[Stored items]
+++

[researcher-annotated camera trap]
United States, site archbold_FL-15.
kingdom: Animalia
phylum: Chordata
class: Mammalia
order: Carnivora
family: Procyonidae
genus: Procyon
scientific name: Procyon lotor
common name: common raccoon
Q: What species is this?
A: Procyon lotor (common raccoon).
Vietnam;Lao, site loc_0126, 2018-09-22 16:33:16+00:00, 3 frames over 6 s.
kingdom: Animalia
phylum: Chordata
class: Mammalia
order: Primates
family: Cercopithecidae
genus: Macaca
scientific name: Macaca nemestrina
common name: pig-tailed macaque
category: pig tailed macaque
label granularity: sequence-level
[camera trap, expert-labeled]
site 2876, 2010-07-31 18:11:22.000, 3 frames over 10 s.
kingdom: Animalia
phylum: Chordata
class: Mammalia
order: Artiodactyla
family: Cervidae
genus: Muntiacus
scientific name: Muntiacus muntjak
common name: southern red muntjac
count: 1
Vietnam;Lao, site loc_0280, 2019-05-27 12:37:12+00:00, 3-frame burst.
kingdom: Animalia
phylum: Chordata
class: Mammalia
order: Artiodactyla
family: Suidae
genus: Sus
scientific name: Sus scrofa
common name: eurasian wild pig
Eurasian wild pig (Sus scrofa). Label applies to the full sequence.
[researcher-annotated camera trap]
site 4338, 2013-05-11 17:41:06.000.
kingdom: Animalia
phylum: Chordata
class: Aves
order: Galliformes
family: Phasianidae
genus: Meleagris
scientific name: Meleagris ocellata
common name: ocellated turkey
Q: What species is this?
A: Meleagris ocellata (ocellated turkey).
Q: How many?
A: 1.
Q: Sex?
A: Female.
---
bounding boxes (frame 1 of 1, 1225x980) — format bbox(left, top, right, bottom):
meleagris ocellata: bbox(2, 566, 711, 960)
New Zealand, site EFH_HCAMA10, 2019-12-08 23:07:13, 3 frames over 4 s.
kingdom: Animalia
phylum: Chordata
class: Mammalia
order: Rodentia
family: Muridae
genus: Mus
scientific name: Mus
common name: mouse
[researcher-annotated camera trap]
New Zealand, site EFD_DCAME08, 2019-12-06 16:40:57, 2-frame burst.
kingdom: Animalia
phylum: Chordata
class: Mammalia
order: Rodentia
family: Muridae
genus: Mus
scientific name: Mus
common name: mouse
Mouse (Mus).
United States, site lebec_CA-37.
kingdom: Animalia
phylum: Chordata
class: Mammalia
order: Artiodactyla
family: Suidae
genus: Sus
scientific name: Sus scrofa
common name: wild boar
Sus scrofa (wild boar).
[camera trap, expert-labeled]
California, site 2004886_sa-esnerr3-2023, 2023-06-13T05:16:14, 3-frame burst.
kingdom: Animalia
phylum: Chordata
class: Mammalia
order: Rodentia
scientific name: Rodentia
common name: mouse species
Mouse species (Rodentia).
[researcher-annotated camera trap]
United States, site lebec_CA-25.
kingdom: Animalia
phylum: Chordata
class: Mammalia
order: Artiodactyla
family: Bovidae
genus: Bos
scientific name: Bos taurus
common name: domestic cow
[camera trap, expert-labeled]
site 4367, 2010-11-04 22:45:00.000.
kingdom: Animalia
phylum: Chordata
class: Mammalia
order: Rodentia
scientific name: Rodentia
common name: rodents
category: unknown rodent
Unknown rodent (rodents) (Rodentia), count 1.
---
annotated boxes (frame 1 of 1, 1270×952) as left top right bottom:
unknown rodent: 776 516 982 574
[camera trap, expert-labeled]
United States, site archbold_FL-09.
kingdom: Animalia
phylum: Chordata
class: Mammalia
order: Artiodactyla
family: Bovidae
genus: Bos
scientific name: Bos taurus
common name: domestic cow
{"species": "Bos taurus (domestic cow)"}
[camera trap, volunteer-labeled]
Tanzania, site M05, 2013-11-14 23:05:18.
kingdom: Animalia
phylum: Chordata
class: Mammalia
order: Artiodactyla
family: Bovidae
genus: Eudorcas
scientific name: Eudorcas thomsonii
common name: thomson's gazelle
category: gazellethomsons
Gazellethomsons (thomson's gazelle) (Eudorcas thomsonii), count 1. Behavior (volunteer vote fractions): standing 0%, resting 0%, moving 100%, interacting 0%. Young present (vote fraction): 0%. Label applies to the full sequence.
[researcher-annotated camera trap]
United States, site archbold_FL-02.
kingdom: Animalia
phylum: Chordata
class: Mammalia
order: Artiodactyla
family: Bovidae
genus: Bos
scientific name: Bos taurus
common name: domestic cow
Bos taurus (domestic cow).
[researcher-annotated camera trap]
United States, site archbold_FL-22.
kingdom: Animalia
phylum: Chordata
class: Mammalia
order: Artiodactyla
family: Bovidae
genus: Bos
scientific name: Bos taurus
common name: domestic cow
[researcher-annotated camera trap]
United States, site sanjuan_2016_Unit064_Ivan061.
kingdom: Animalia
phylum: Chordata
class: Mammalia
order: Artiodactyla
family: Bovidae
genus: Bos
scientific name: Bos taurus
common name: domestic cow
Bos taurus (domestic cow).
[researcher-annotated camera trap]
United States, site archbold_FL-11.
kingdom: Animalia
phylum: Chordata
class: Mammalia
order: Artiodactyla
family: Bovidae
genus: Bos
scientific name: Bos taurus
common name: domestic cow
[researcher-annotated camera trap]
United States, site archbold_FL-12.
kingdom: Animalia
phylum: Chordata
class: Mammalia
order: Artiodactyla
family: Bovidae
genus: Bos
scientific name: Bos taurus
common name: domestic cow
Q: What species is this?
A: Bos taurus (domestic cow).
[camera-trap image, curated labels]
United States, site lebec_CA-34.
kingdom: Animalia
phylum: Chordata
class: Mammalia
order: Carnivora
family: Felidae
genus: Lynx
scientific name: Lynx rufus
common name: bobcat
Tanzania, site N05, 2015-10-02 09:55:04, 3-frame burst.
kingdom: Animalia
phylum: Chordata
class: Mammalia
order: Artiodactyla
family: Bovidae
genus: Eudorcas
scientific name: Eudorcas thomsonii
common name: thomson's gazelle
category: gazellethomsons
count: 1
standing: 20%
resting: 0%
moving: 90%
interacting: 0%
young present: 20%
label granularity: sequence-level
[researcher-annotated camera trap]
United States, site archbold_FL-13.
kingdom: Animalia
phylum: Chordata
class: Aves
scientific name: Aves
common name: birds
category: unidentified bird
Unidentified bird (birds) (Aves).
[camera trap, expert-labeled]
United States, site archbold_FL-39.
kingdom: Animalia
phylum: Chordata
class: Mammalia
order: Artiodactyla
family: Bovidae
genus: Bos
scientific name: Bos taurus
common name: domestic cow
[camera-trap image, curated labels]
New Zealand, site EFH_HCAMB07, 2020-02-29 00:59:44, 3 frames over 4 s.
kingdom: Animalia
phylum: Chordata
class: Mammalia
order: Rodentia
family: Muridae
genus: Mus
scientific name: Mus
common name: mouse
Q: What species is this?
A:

+++

▸ **TASK STATEMENT**:
Counting only lines that hold "Zealand", state how many appear in the records, and give nothing but the number.

▸ **SOLUTION TO THIS TASK**:
3